## start SELECTED TEXT
Has the Time Come for Women Deacons? 

Illustration of Phoebe

“Don’t quit,” a Vatican official once told Phyllis Zagano. She took his advice and continues to advocate for ordaining women as deacons in the Catholic Church. 


Phyllis Zagano, PhD, perhaps the world’s leading advocate for ordaining women as deacons in the Catholic Church, experienced an epiphany back in 1978. 

At the time, she was attending Immaculate Conception Seminary in Huntington, New York, intent on training for ministry and was the only female student in the graduate-level seminary theology program. 

Archbishop Jean Jadot, then-apostolic delegate, the pope’s representative in the United States, came for a visit. It was a VIP occasion. Zagano’s fellow students, seminarians studying for the priesthood, were decked out in the house cassock and sash vestments. She wore a yellow corduroy pantsuit and placed herself unobtrusively in the nosebleed seats. 

The hosting bishop, the late John McGann of the Diocese of Rockville Centre, New York, noticed her. 

“Phyllis, what are you doing here?” asked Bishop McGann, known for his friendly and garrulous banter at public events. Bishop McGann recognized Zagano, as he was a high school basketball pal of her father. 

After the ceremonies, Zagano got word that Archbishop Jadot, then a dominant figure in the Church in the United States, one seen as the power behind bishop appointments, wanted to see her. 

He asked her what she was doing in the seminary, and she replied that she was studying with a goal of being ordained a deacon. “Don’t quit,” Archbishop Jadot told her. She hasn’t. 

Zagano moved on from the seminary in pursuit of other academic achievements, but she hasn’t quit the cause of ordaining women as deacons. The author of scores of articles and five books on the subject, she has remained in the Catholic fold, intently lobbying bishops, priests, deacons, and whoever will listen. She argues that Church tradition allows for ordaining women as deacons. 

Even after Pope John Paul II definitively ruled out ordaining women as priests in 1994, Zagano remained undaunted. 

Phoebe’s Example

Zagano has made the case that the diaconate is different. The historical legacy indicates that the Church can ordain women as deacons. It is a matter of the Church’s willingness to recapture tradition, not break from it, she argues. 

“The diaconate is very clear in Scripture,” she says. The only person with the job title is Phoebe. No one else in Scripture is called deacon. In Romans 16:1–2, Paul commends Phoebe’s diaconal ministry.
## end SELECTED TEXT
* SET PROBLEM *
Name every person identified by name in the article on women deacons. The listing that comes next is separate material with no connection to the article on women deacons.
## start RAW DATA
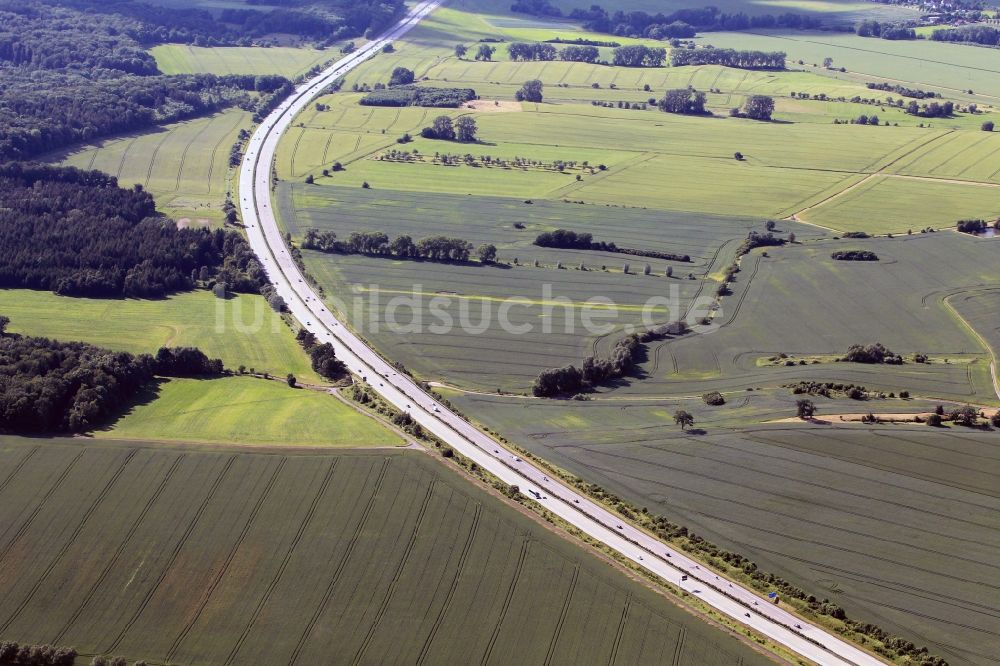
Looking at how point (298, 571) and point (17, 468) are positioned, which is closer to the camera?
point (298, 571)

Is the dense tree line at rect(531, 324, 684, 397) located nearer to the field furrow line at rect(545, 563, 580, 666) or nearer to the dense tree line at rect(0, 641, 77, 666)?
the field furrow line at rect(545, 563, 580, 666)

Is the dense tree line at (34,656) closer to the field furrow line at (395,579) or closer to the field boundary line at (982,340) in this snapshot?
the field furrow line at (395,579)

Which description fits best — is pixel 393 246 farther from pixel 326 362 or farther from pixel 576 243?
pixel 326 362

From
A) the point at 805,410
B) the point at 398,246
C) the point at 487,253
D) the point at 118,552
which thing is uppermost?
the point at 487,253

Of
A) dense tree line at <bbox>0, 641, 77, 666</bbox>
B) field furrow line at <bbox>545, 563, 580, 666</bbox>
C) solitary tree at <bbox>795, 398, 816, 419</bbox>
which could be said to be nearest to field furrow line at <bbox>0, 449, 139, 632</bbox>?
dense tree line at <bbox>0, 641, 77, 666</bbox>

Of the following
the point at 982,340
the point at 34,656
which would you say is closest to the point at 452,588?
the point at 34,656

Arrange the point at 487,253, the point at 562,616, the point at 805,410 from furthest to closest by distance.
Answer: the point at 487,253 < the point at 805,410 < the point at 562,616

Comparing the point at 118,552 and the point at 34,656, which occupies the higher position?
the point at 118,552
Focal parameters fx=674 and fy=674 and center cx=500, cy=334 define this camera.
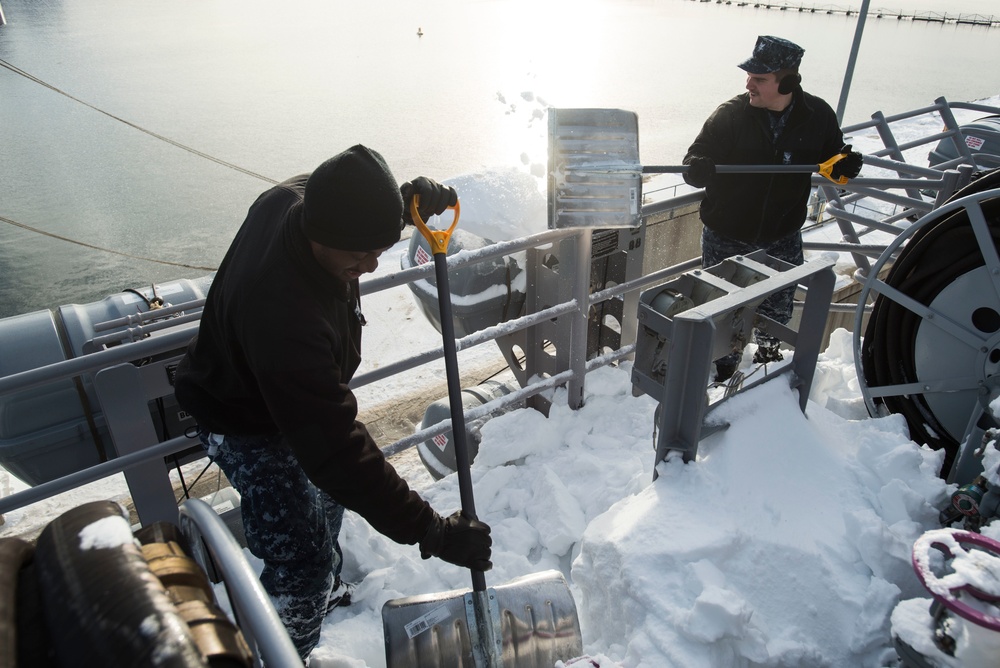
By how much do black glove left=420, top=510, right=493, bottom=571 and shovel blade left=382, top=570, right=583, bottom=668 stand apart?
0.18 m

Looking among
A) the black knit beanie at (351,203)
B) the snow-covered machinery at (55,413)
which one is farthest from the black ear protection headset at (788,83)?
## end RAW DATA
* EXERCISE ANSWER *
Phyllis Zagano, Jean Jadot, John McGann, Pope John Paul II, Phoebe, Paul